TASK ITEM
Supply the number of lines in the data below that hold "States", and let that number be the whole answer.

^^^^^^^^^^^^^^^^

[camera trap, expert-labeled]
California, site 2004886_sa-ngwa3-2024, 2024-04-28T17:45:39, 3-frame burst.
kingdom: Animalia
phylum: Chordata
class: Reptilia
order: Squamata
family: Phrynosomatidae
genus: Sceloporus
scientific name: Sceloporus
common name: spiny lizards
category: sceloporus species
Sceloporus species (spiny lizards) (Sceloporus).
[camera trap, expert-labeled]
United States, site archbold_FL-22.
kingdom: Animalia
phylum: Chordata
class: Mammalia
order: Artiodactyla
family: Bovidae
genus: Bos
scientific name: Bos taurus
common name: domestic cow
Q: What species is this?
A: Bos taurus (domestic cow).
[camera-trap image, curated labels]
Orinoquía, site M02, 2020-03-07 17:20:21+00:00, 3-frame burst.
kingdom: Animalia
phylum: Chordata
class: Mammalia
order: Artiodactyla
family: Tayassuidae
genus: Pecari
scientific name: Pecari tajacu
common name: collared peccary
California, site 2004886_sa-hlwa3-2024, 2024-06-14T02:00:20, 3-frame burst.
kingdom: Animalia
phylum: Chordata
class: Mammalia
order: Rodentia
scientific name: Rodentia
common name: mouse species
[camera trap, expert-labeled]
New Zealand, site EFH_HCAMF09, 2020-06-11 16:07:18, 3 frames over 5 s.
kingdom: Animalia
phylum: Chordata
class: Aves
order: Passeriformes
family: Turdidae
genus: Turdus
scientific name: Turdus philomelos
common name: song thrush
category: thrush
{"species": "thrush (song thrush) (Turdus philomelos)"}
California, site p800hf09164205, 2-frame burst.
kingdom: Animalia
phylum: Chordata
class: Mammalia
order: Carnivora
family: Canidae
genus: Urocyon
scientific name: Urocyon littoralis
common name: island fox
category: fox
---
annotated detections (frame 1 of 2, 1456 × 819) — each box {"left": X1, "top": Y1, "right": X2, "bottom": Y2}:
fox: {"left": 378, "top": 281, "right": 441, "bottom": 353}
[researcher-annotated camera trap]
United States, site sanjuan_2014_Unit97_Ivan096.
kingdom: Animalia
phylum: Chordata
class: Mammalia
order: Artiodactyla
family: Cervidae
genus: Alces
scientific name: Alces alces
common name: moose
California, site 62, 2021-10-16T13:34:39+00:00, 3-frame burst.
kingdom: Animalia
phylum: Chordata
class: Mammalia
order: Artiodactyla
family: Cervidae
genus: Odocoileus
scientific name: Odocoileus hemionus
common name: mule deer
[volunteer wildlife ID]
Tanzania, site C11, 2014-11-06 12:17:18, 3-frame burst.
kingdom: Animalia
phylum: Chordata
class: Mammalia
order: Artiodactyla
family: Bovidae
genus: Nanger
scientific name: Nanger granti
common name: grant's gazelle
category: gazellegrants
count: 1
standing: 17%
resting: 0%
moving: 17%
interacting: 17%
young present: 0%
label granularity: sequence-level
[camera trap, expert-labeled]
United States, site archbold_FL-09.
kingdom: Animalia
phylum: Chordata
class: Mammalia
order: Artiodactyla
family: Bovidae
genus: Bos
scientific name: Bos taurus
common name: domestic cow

^^^^^^^^^^^^^^^^

SOLVED PROBLEM
3